◆ Directive
Retype the passage of the Twenty Two article below, from "Twenty Two has" to "in 10 days.".

◆ Selection
-=-=-

By Li Yang | China Daily | Updated: 2017-08-25 07:27

A tale of 22 women preyed on by Japan army

A scene from Twenty Two. [Photo/Mtime]

Twenty Two has already set many records for a documentary film. When the film's financer withdrew because its failure was almost "predictable", the director took the baton. When the filmmakers couldn't pay the distribution and publicity expenses, 32,099 people crowdfunded it through the internet. When it was not faring well on the cinema circuit, netizens "crowdfunded" it again, making it the fourth-most popular summer release, and raising its box office revenue to about 150 million yuan ($22.51 million) in 10 days.

Short three years ago, the documentary records the daily lives and memories of the last 22 women forced into sexual slavery by the Imperial Japanese Army during its occupation of China who were still alive on the Chinese mainland. There were about 200,000 such women in China.

About 4 million people have watched the film in cinemas, with many literally crying, but a greater number lost in thought in their seats only for the sweepers to bring them back to the present. For the audience, the film also provides some perplexing moments when the women sew self-mocking humor into the fabric of their stories-people cannot quite fathom how to react to such black humor.

-=-=-

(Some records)
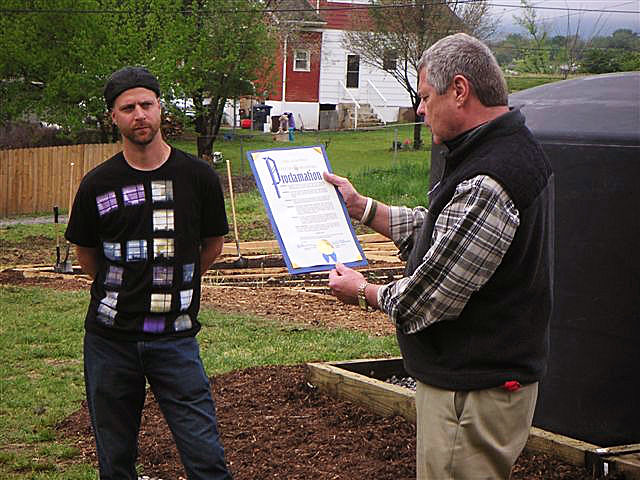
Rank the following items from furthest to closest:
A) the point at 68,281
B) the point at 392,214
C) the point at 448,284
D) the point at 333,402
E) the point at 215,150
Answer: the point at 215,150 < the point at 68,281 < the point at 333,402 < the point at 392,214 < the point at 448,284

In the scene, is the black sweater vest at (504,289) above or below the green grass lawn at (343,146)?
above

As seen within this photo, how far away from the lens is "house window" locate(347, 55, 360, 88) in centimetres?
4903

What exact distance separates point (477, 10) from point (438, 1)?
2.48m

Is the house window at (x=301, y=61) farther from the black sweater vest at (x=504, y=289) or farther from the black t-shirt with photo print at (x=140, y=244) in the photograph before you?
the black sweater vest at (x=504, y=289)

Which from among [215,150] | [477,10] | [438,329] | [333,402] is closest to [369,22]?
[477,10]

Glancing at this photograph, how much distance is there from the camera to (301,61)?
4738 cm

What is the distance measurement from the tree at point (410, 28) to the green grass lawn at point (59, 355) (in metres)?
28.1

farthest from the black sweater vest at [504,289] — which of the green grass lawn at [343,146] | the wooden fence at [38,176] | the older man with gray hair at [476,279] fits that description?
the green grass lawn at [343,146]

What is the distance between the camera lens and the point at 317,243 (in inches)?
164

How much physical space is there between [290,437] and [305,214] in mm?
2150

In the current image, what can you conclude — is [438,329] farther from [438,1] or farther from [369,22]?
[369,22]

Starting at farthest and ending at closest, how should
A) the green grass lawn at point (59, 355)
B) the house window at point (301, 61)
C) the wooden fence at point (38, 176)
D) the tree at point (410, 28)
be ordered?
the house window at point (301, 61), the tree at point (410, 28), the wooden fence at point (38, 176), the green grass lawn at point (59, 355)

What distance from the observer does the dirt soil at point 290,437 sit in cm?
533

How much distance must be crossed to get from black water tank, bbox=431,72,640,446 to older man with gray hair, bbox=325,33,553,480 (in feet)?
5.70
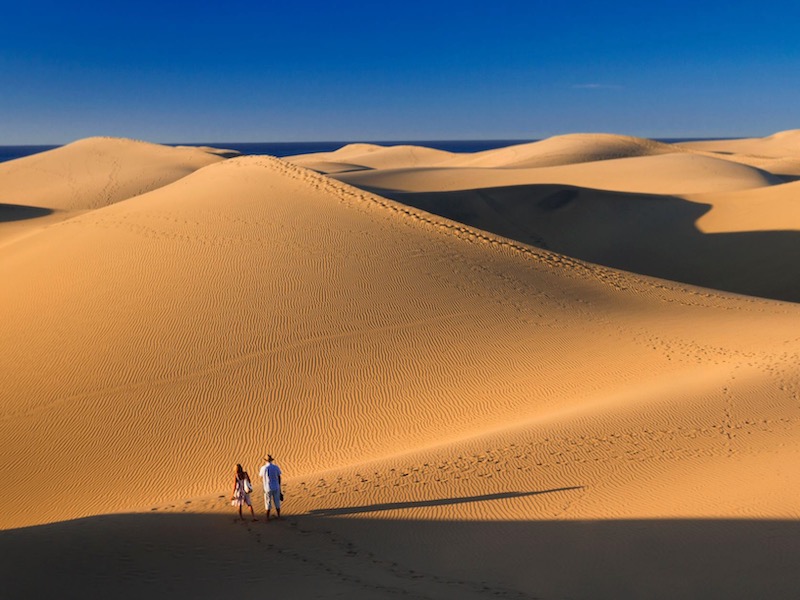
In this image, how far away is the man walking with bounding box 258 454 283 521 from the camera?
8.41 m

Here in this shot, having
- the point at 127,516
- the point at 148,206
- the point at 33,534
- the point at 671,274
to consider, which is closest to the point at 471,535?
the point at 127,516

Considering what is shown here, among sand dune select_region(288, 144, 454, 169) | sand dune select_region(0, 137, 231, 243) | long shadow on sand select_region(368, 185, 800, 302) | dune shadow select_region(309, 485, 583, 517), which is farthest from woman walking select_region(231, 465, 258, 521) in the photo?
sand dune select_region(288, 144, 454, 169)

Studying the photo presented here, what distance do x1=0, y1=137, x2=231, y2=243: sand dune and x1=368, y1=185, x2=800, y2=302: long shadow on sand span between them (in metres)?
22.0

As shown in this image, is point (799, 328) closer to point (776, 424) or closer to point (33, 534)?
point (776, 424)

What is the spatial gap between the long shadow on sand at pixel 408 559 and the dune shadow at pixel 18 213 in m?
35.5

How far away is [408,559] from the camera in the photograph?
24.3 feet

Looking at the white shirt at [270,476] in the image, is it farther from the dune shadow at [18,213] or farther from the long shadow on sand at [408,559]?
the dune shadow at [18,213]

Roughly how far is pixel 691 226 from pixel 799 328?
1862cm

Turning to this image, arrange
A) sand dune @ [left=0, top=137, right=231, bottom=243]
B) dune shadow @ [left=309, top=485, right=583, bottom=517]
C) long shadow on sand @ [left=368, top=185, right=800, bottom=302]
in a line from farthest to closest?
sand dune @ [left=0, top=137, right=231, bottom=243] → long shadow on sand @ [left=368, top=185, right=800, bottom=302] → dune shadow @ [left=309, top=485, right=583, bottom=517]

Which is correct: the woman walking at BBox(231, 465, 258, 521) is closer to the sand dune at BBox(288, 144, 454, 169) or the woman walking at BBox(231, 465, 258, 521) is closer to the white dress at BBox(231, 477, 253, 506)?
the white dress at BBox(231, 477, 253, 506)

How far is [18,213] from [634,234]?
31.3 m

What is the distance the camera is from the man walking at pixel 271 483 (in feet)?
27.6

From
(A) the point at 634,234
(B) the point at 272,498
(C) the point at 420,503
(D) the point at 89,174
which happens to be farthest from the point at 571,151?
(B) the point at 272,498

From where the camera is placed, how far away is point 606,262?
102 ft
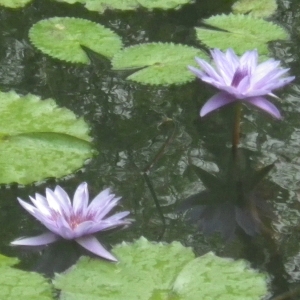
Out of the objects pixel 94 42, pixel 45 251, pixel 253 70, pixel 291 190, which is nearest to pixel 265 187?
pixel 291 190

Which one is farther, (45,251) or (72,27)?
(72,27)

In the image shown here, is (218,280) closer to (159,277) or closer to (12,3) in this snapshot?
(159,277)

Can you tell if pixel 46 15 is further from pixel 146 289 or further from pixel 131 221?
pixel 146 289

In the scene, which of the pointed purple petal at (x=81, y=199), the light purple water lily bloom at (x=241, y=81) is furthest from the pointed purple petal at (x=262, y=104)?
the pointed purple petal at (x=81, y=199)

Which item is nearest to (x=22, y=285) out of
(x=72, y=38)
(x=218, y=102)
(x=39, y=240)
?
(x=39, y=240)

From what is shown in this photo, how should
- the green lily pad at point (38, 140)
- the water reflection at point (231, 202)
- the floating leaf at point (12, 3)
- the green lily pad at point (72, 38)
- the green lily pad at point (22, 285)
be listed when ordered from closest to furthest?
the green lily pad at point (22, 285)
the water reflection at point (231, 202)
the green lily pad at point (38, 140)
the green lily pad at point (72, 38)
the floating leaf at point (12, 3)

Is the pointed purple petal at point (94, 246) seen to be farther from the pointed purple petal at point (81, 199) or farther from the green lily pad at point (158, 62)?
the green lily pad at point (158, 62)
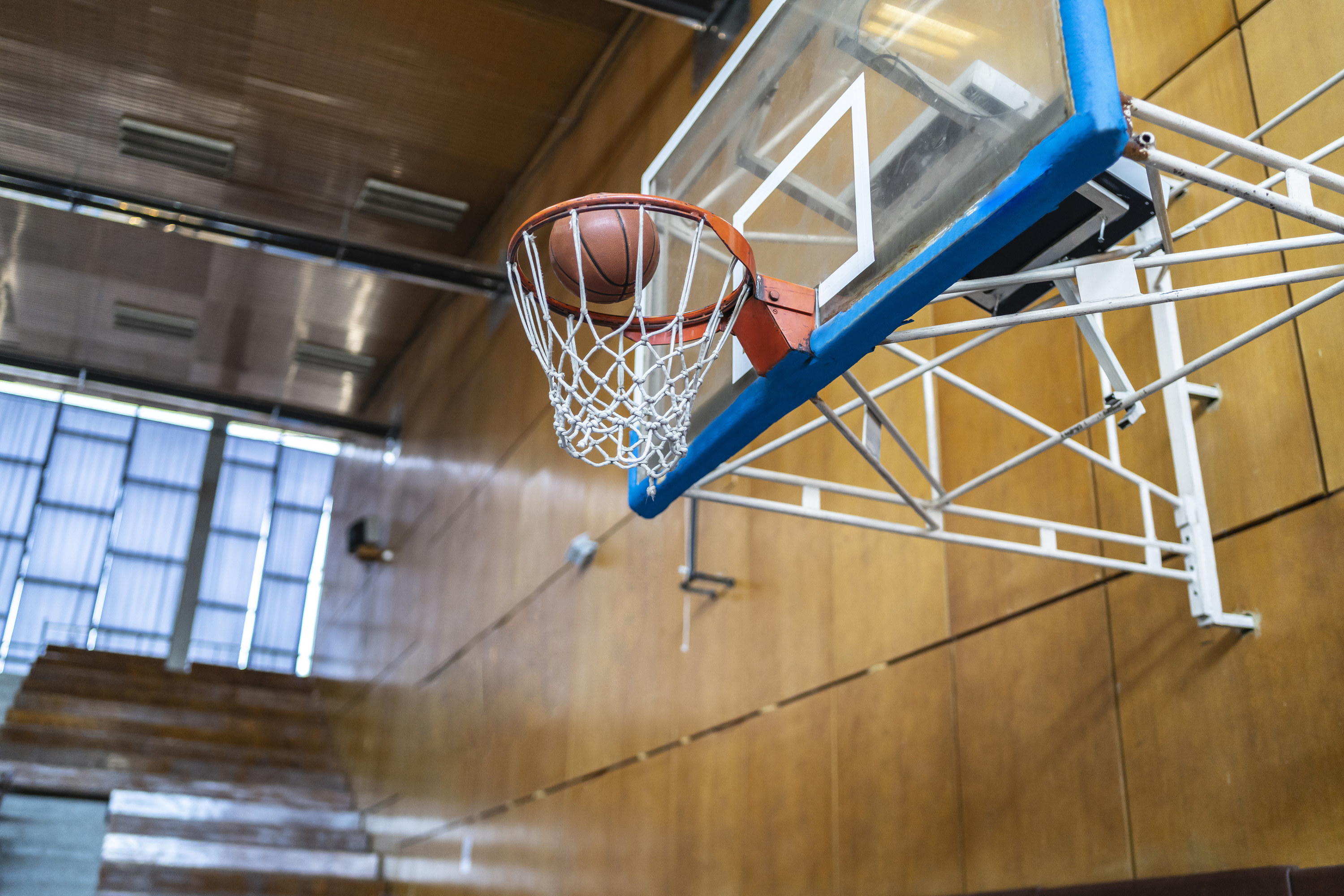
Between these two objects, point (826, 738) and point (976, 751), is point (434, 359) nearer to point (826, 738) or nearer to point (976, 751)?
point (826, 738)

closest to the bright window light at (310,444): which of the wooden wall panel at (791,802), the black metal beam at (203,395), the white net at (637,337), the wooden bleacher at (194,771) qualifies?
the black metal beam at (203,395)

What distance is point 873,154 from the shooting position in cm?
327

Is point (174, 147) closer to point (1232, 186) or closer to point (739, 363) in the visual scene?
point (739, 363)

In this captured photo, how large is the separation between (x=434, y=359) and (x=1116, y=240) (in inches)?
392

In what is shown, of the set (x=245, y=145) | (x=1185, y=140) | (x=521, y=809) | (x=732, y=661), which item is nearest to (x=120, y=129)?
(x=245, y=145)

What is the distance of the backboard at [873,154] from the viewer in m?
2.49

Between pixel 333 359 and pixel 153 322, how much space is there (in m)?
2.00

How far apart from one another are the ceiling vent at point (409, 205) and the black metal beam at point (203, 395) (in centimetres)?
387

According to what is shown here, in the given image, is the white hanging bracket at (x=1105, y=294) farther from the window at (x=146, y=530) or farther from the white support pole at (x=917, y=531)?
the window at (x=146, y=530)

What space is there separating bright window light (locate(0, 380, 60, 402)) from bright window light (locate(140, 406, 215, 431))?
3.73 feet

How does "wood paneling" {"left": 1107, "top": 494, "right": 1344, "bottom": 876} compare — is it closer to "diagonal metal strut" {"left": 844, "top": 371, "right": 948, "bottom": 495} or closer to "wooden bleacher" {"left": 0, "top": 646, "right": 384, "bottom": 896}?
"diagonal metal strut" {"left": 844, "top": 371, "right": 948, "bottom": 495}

-=-=-

◆ Correct output
Twenty Two has already set many records for a documentary film. When the film's financer withdrew because its failure was almost "predictable", the director took the baton. When the filmmakers couldn't pay the distribution and publicity expenses, 32,099 people crowdfunded it through the internet. When it was not faring well on the cinema circuit, netizens "crowdfunded" it again, making it the fourth-most popular summer release, and raising its box office revenue to about 150 million yuan ($22.51 million) in 10 days.